## [Text]

So these odes to food are about falling in love with food again – with the amazing riches of ingredients that we can enjoy. It’s probably more essay than recipe based, though I may do a bit of both. We’ll see.

Trying to work out how to feature just 30 ingredients is hard. I applied a few rules here. If I were to come for a meal at your house, and you said you were cooking with…, I’d be excited.

If I had the chance to go out for a meal, and order…, that would be tremendous. And if…were to be removed from the world, and I could never eat/drink it again, I would weep. (I hope the last of these criteria never come to pass.)

I’ve ended up with a range of categories of food, and 3 ingredients each. 10 categories. 30 ingredients. Plus this preamble. [That was the plan.  One or two food types took over – like fruit, which seems to have garnered more than its fair share.]

That should cover things for December, without the risk of too many leftovers. (Though, in truth, there is no such thing as too many leftovers. More about that another time.)

Meanwhile, I’m thinking about putting the kettle on…Bring your own cup, and see you tomorrow.

Running errands

Yes. I own up. I am a list girl, and I am not ashamed of it. It works for food shopping (when I remember it – unlike this week, where I had to see whether I could work it out from memory). It works for family presents. It even works for Tintin books owned (and those still on the To Look Out For section).

But still…sometimes the list of to dos owns me. It look at me, pointedly, when I have a section on them that just does not shift. That gets written onto the next list, and still doesn’t get done. If I just had a list headed Acquire Children’s Books Second Hand, I’d be ever so effective. (Though my tummy would rumble more.)

## [Work to complete]
1/ Answer these from the blog post:
(a) How many food categories did the writer plan, and how many ingredients each?
(b) Which month should the series cover?
(c) Besides food shopping and family presents, what does the writer's list-keeping work for?
2/ Summarize the blog post in two sentences.
3/ Write the next part of the blog post, picking up after its last sentence.
The rows come from a separate source with no connection to the blog post.

## [Data shown]
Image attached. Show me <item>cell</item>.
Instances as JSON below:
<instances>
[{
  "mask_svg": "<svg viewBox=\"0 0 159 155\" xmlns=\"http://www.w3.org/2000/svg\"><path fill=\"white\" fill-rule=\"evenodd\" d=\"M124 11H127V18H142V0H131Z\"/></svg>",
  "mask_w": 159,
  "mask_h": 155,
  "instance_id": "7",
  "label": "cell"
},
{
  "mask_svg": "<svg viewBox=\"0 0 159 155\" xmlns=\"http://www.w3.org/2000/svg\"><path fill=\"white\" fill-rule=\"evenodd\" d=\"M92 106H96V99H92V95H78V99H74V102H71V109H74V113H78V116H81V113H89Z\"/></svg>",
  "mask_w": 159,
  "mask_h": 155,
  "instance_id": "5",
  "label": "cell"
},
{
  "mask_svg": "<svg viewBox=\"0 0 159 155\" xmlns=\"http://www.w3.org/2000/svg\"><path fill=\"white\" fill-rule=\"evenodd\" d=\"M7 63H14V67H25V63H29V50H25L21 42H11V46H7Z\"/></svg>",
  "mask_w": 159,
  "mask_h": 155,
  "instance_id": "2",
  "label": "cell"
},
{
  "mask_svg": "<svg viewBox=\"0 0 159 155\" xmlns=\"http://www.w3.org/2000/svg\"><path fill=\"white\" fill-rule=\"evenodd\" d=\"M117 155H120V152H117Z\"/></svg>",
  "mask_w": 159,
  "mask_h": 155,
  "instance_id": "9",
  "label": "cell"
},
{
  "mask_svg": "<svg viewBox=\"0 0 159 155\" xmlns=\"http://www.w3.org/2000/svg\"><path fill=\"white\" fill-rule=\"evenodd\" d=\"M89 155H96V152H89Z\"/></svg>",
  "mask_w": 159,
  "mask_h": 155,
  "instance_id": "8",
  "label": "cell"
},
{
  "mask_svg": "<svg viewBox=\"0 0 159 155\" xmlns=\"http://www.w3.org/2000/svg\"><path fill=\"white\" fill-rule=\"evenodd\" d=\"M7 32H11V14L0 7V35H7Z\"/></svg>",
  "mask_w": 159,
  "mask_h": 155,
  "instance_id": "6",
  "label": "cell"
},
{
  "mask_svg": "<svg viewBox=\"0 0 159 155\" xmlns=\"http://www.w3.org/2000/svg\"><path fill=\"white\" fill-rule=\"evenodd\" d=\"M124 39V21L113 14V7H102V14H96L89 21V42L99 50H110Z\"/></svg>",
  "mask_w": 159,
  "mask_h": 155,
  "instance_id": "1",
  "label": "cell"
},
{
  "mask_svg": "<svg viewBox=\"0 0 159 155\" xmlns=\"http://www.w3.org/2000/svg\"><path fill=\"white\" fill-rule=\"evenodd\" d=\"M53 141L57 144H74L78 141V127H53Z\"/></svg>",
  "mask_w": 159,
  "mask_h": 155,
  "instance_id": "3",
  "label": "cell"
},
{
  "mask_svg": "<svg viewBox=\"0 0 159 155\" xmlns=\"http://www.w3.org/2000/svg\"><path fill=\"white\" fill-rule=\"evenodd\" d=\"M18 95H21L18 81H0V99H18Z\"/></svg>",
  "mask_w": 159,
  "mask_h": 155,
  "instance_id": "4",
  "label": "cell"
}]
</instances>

## [Answers for the tasks]
1/
(a) Ten categories, with three ingredients each.
(b) December.
(c) Tintin books owned, and those still in the To Look Out For section.

2/ The writer plans a December series of odes to food, with 30 ingredients in 10 categories of three each, though fruit took more than its share. In a separate piece, the writer admits to being a devoted list-maker but finds that some to-do items never get done and keep moving onto the next list.

3/
So. The trick, I am deciding, is to allocate some list-bashing to points in the day. Or the week. But every now and then, a chunk of time to run errands is called for. Then the list has to apologise for thumbing its nose at me. And I feel freed up again for a bit.

Getting winter boots resoled and heeled. Trickier this one, when the sole type is not covered by some shoe repairers. Thanks to some profitable wisdom swapping at school pick up yesterday, I heard about a new one, and they took them straight away. Grand.

Getting the passport applications off. OK, one has to be redone, but at least we’re moving a bit. Given our enjoyment of travel, lovely friends in other countries, it shouldn’t be a ‘get on with it!’ item, but it has been. Original documents has been part of it, I think.

Heading off to the supermarket which has a photo booth, at a time when it’s quiet. So they don’t mind me sifting through (far too many) photos on the memory card to find the right ones.

Home to insert photos into Christmas cards, chop other photos to insert into Christmas makes, and also time to insert a little coffee into me, during the above.

Post some of the above cards. And head out again, on foot, into one of the brightest (and coldest) winter mornings we’ve had, this sunny month.

And when it all works? Delight? Smugness – hopefully not. Too many other items on the list. Relief. A certain satisfaction that comes from (finally) setting out to do a few things in a couple of hours – and it working.

Back off, list. I won. And I have another much more exciting list ready: my writing topics for December. Stay tuned.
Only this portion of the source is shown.